Image credit: The Trouble with Angels, 1966.

I’ve got the most scathingly brilliant idea. Let’s revisit the wonderful female-centric ’60s film The Trouble with Angels (Disc/Download) while drinking cocktails and worshiping at the altar of Rosalind Russell. I’m not a religious gal myself, but I’d still like to say a prayer of thanks to whoever made this movie happen. Without it, I might never understand the true greatness that occurs when men get the hell out of the way and let women take over.

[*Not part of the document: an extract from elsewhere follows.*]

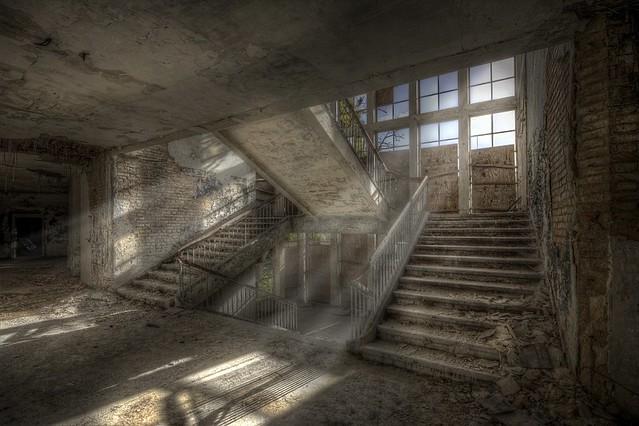 Light in emptyness....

Starring Hayley Mills and June Harding as precocious teens stuck at an all-girls Catholic boarding school, The Trouble with Angels is a story of friendship and finding one’s place in the world. As a lonely child watching this for the first time, I envied the friendship of Mary and Rachel like nothing else. To have a best friend that would be there for you through thick and thin (even if it means years of scrubbing pots), seemed like an impossible dream. Sure, these girls annoy the heck out of Mother Superior, played by the commanding Rosalind Russell, but it’s such a joy to watch them make mistakes, learn from them, and grow closer. For all the “good girls” out there like Rachel (and me),  we need a “bad girl” to show us that life is meant to be lived, and sometimes, rules are meant to be broken.

This film was one of my first forays into 1960s cinema, and I credit it with triggering a lifelong obsession. I wanted it all- the teased hair, the clothes, the pop culture references, and still do. Rachel’s teen dream is none other than Jack Lemmon, which made me love the actor before I ever saw him strain spaghetti through a tennis racket in The Apartment. Rachel loves Jack Lemmon, so I love Jack Lemmon. I also love this lemon cocktail that’s as fizzy, sweet, and tart as the film itself. While watching The Trouble with Angels, I recommend drinking a glass of Lemmon-ade.

Lemmon-ade

1.5 oz vodka

1.5 oz Gabriello Lemon Cream Liqueur

½ oz simple syrup

½ oz lemon juice

Lemon Italian Soda

Lemon Twist

Combine vodka, lemon liqueur, simple syrup, and lemon juice over ice in a shaker. Shake until chilled, then strain into a glass filled with crushed ice. Top with Italian soda, and garnish with a lemon twist.

Lemmon-ade

Watching this film as an adult, I’m delighted by how well it still holds up. I attribute this to the fact that it was directed by a woman (the trailblazing Ida Lupino), written by a woman, and starring all women. Their conversations don’t revolve around men, but around friendships, education, and self-discovery. For females of any generation, this is an important film that deserves to be toasted. Mothers, show it to your daughters—they’ll thank you for it someday. Cheers!